··· AVAILABLE DATA ···
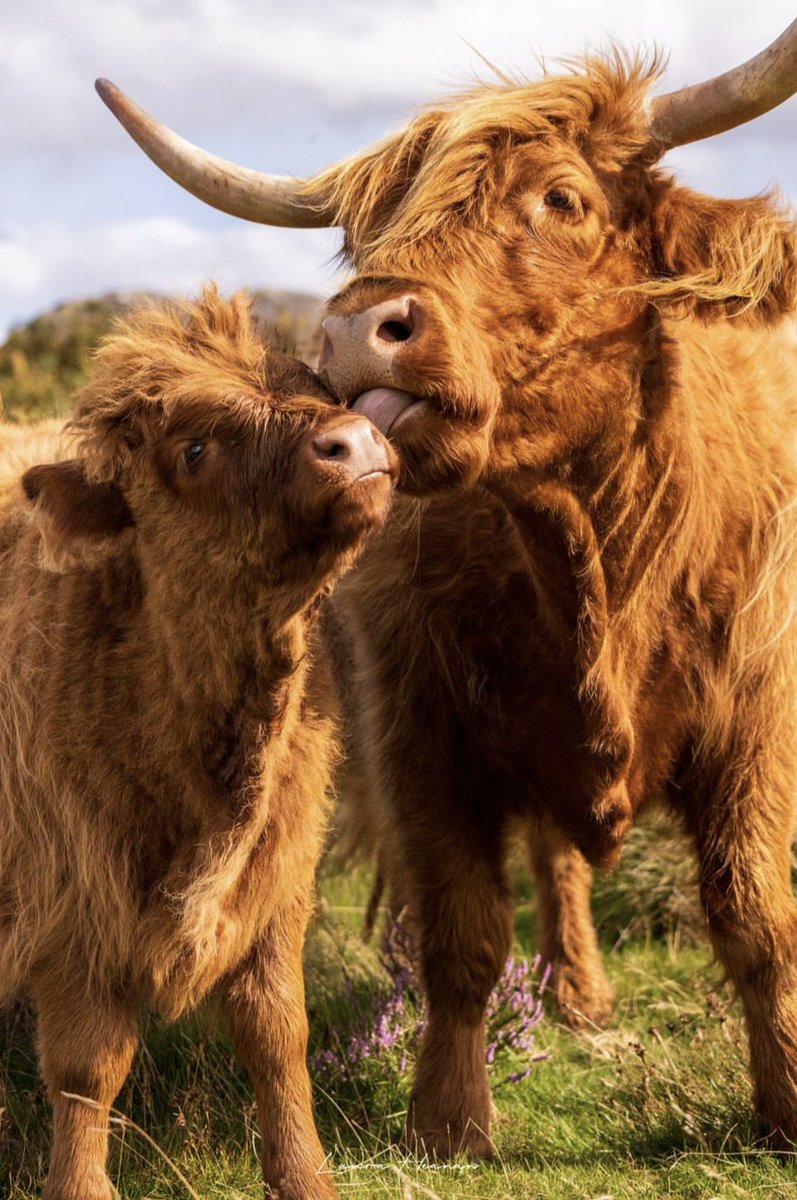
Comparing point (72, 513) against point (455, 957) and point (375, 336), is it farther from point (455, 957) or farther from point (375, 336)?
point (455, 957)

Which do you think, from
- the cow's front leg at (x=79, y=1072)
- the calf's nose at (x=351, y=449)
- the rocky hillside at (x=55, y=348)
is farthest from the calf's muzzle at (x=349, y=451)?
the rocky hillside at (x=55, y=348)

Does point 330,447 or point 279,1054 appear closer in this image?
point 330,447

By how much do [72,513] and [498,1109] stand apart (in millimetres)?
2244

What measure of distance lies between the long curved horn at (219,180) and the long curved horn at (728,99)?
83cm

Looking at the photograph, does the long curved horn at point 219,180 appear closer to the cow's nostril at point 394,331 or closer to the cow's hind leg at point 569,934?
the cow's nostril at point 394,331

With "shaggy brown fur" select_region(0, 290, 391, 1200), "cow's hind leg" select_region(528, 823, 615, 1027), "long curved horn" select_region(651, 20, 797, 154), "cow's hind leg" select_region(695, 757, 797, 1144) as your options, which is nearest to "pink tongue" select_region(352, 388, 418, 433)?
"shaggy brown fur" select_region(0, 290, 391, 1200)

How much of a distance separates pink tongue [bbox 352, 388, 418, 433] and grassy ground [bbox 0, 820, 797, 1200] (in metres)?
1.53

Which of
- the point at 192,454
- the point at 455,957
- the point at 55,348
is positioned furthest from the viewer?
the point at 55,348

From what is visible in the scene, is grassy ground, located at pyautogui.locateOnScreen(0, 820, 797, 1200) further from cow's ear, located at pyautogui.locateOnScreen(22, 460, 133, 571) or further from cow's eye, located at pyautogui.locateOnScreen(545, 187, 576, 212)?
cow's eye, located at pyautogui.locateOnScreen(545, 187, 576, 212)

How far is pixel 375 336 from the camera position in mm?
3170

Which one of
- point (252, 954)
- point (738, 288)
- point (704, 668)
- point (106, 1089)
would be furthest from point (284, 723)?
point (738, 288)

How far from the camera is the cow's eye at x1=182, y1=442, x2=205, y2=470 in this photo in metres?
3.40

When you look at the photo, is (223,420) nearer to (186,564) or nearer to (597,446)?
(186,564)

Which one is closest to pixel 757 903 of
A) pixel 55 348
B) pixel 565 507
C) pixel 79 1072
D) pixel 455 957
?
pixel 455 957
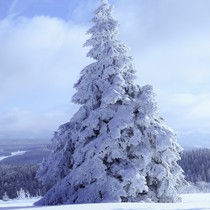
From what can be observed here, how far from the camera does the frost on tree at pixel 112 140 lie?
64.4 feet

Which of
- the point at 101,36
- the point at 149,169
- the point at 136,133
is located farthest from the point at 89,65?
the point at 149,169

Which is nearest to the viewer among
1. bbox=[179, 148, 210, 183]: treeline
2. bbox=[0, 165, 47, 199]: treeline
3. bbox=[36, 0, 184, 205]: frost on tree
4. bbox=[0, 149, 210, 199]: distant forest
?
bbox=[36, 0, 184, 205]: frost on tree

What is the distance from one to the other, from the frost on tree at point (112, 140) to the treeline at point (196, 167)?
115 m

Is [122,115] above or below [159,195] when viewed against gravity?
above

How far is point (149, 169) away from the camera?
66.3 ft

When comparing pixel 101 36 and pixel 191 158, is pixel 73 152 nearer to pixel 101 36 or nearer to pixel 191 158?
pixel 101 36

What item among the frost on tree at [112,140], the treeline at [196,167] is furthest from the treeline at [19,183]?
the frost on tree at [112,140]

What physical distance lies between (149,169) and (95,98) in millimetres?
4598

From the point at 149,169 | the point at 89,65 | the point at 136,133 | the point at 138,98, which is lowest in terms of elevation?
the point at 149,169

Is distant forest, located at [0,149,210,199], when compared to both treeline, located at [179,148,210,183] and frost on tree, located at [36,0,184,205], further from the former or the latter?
···
TASK DIRECTIONS: Please print every record above word for word, leaving out the pictures.

SOLUTION TO THE EXERCISE:
Comparing point (72, 513) against point (455, 957) and point (375, 336), is it farther from point (455, 957) or farther from point (375, 336)?
point (455, 957)

Which do you think, from
- the cow's front leg at (x=79, y=1072)
- the calf's nose at (x=351, y=449)
- the rocky hillside at (x=55, y=348)
is farthest from the calf's muzzle at (x=349, y=451)?
the rocky hillside at (x=55, y=348)

Does point 330,447 or point 279,1054 appear closer in this image?
point 330,447

By how much do [72,513] and [498,1109] stand apart (in millimetres)?
2244

What measure of distance lies between the long curved horn at (219,180) and the long curved horn at (728,99)?
83cm

Looking at the photograph, does the long curved horn at point 219,180 appear closer to the cow's nostril at point 394,331 or closer to the cow's hind leg at point 569,934?
the cow's nostril at point 394,331

With "shaggy brown fur" select_region(0, 290, 391, 1200), "cow's hind leg" select_region(528, 823, 615, 1027), "long curved horn" select_region(651, 20, 797, 154), "cow's hind leg" select_region(695, 757, 797, 1144) as your options, which is nearest to "pink tongue" select_region(352, 388, 418, 433)?
"shaggy brown fur" select_region(0, 290, 391, 1200)

How much of a distance separates pink tongue [bbox 352, 388, 418, 433] and grassy ground [bbox 0, 820, 797, 1200] (in metres)?
1.53

Which of
- the point at 192,454
- the point at 455,957
- the point at 55,348
is positioned furthest from the viewer?
the point at 55,348

From what is visible in the scene, is grassy ground, located at pyautogui.locateOnScreen(0, 820, 797, 1200) further from cow's ear, located at pyautogui.locateOnScreen(22, 460, 133, 571) or further from cow's eye, located at pyautogui.locateOnScreen(545, 187, 576, 212)?
cow's eye, located at pyautogui.locateOnScreen(545, 187, 576, 212)

How far is pixel 375 336 from the camera position in mm?
3170

Which one of
- point (252, 954)
- point (738, 288)
- point (704, 668)
- point (106, 1089)
would be furthest from point (284, 723)?
point (738, 288)

How far from the camera is the cow's eye at x1=182, y1=442, x2=205, y2=470 in this photo in metres?
3.40

When you look at the photo, is (223,420) nearer to (186,564) or nearer to (597,446)?
(186,564)

Which one is closest to pixel 757 903 of
A) pixel 55 348
B) pixel 565 507
C) pixel 79 1072
D) pixel 455 957
?
pixel 455 957
From what can be observed here, how far from the camera does the frost on tree at pixel 112 140 lie?
64.4 feet

Which of
- the point at 101,36
- the point at 149,169
- the point at 136,133
is located farthest from the point at 89,65?
the point at 149,169

Which is nearest to the viewer among
1. bbox=[179, 148, 210, 183]: treeline
2. bbox=[0, 165, 47, 199]: treeline
3. bbox=[36, 0, 184, 205]: frost on tree
4. bbox=[0, 149, 210, 199]: distant forest
?
bbox=[36, 0, 184, 205]: frost on tree

What is the distance from one to the other, from the frost on tree at point (112, 140) to the treeline at point (196, 167)?
115 m

Is [122,115] above or below [159,195] when viewed against gravity?
above

How far is point (149, 169) away from the camera?
66.3 ft

When comparing pixel 101 36 and pixel 191 158, is pixel 73 152 nearer to pixel 101 36 or nearer to pixel 191 158?
pixel 101 36

What item among the frost on tree at [112,140], the treeline at [196,167] is furthest from the treeline at [19,183]?
the frost on tree at [112,140]

What physical distance lies between (149,169) and (95,98) in millimetres?
4598

From the point at 149,169 | the point at 89,65 | the point at 136,133 | the point at 138,98, which is lowest in terms of elevation?
the point at 149,169

Is distant forest, located at [0,149,210,199], when compared to both treeline, located at [179,148,210,183] and frost on tree, located at [36,0,184,205], further from the former or the latter?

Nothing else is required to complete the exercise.